«Be’, ma i racconti miei, si sa, son presi dalla
vita, ed è tutta sacrosanta verità.»
Raccolta di racconti comico-umoristici
di un maestro della forma breve, Michail
Zoščenko, che nel corso degli anni Venti,
subito dopo la Rivoluzione russa, ha goduto
di grande notorietà, descrivendo in modo
irriverente e dissacrante i cambiamenti
della nuova società sovietica, con i suoi
personaggi tipici, gli avanzi di principi e
signore aristocratiche, le belle ragazze che
restano belle ragazze con relative vicende
sentimentali, nonché i pochi quattrini, una
realtà vasta di furti e piccole truffe, i
capicaseggiato e il diffuso timore delle
denunce, i mendicanti burocratizzati, e
tante altre situazioni anche deplorevoli
e assurde, nel grande terremoto che ha
rivoltato ogni cosa. I racconti, in genere
usciti su riviste dell’epoca, vanno dai primi
anni Venti fino alla metà dei Quaranta,
quando Zoščenko è costretto al silenzio dal
potere sovietico.
La scelta dei testi, finora inediti in italiano,
è di Sergio Pescatori (1941-2015) cui si deve
anche la traduzione particolarmente vivace e
aderente alla forma parlata originale; un suo
ampio e istruttivo saggio traccia il profilo
dello scrittore.
E. C.
Michail Zoščenko (1894-1958) partecipa alla Prima guerra mondiale e nel 1919 entra nell’Armata Rossa, ma per i postumi del gas è presto congedato. Incomincia a scrivere parodie, critiche e racconti sentimentali che lo rendono molto popolare. Nel 1928 protesta per le misure contro gli scrittori umoristici.

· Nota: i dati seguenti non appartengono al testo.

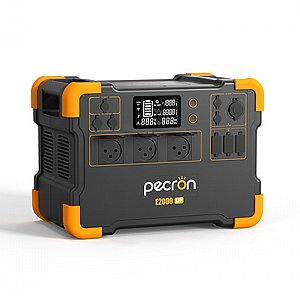 תחנת כח ניידת PECRON E2000LFP תחנת כח ניידת PECRON E2000LFP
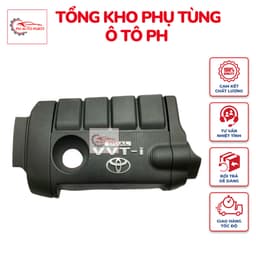 Nắp trang trí động cơ Camry 2.5 ,Venza 2.7....hàng cao cấp 12601-36010 1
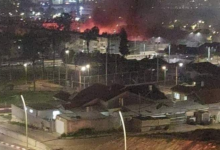 إيران تعلن قصف ديمونا رداً على استهداف منشأة نطنز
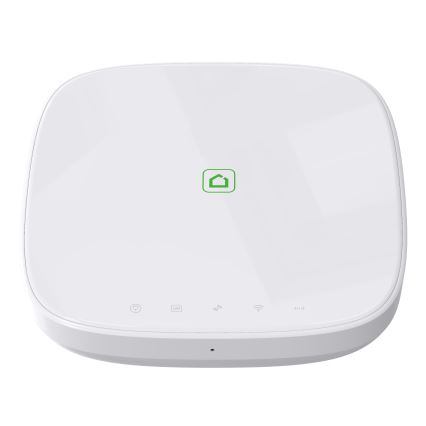 Système de sécurité sans fil intelligent 4G LTE/Wi‑Fi/Ethernet/GSM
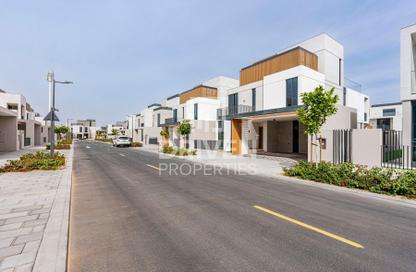 Villa - 4 Bedrooms - 5 Bathrooms for rent in Elie Saab 1 - Elie Saab - Arabian Ranches 3 - Dubai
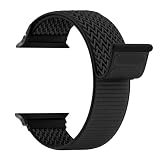 アップルウォッチ バンド 44mm 40mm 46mm 42mm 45mm 49mm 41mm 38mm ナイロン スポーツ アップルウォッチ ベルト男女兼用 柔らかい 通気性 蒸れない マジックテープFor iWatch se3/se2/se/For Apple watch バンド 11 10 9 8 7 3 5 4 3/Ultra 3/Ultra 2/Ultra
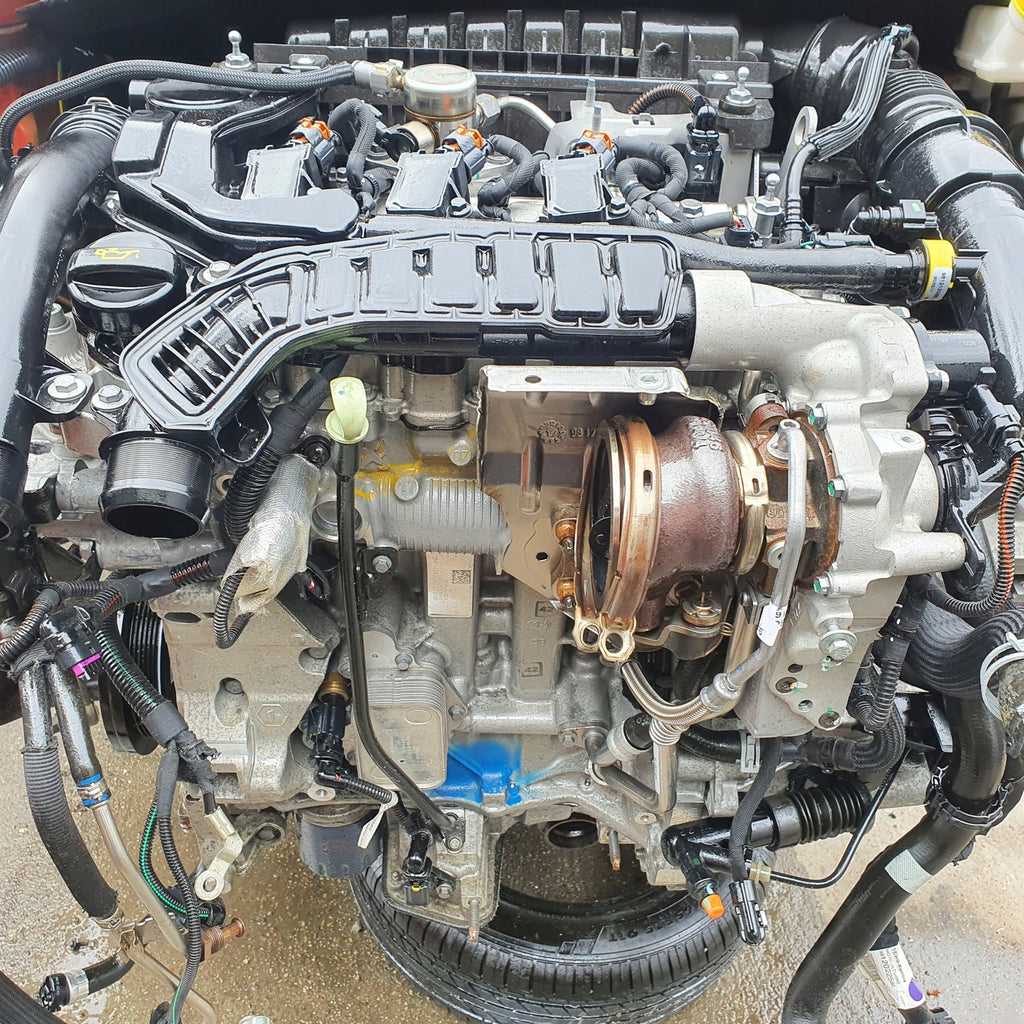 Motor Peugeot I HN05 1.2 TECH Benzin Engine Unkomplett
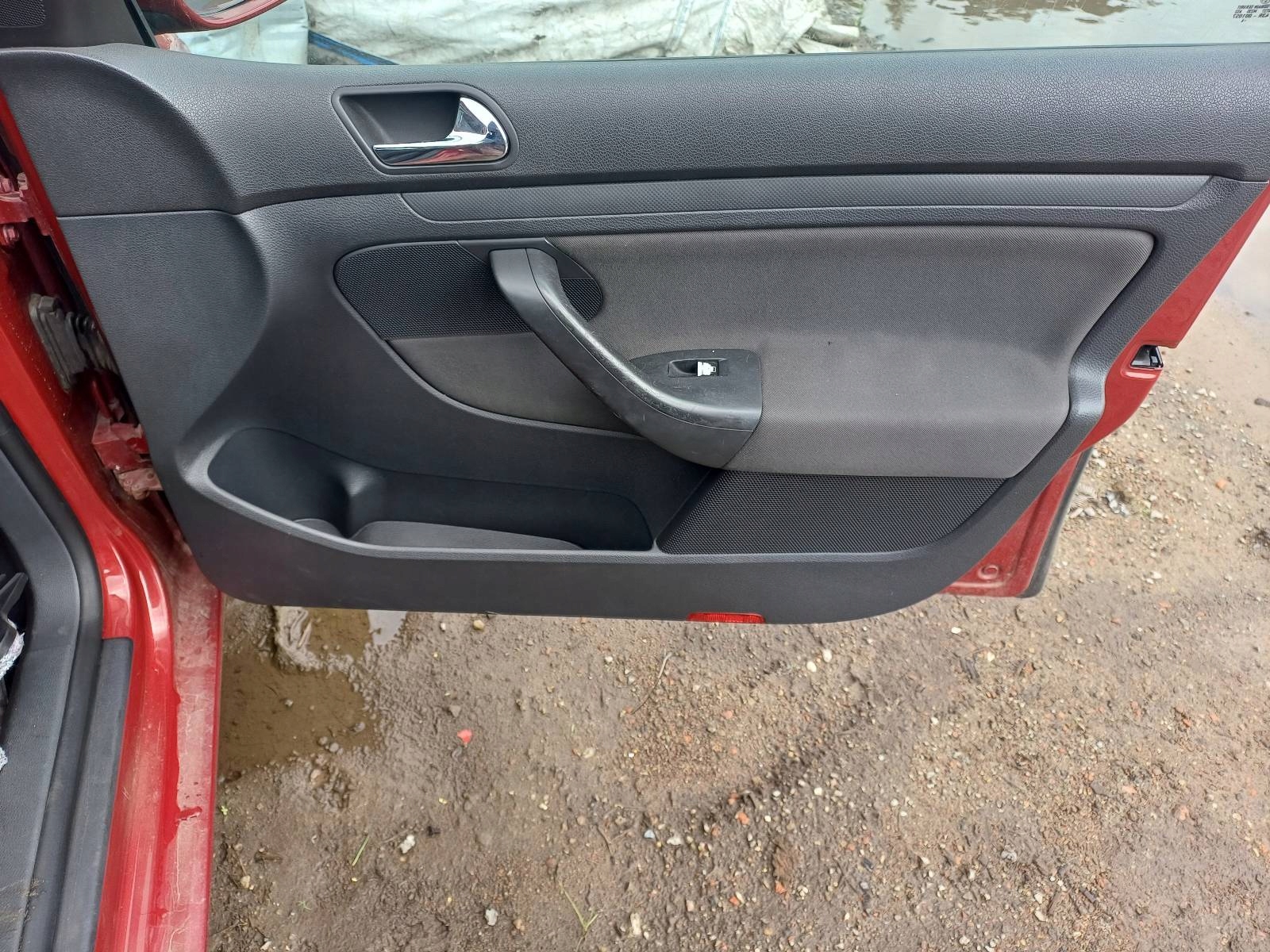 Portière Complets Droite Avant VOLKSWAGEN GOLF V LA3W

Nel 1934 entra nella direzione dell’Unione Scrittori, mentre attorno a lui continuano gli arresti politici. Dal 1943 comincia la sua caduta in disgrazia; le sue opere sono considerate politicamente dannose e lui calunniatore del popolo sovietico. Verrà escluso dall’Unione Scrittori. Dal 1956, con Chruščëv, gli è permessa qualche pubblicazione e ottiene una pensione, di cui gode per poco. Muore il 22 luglio 1958.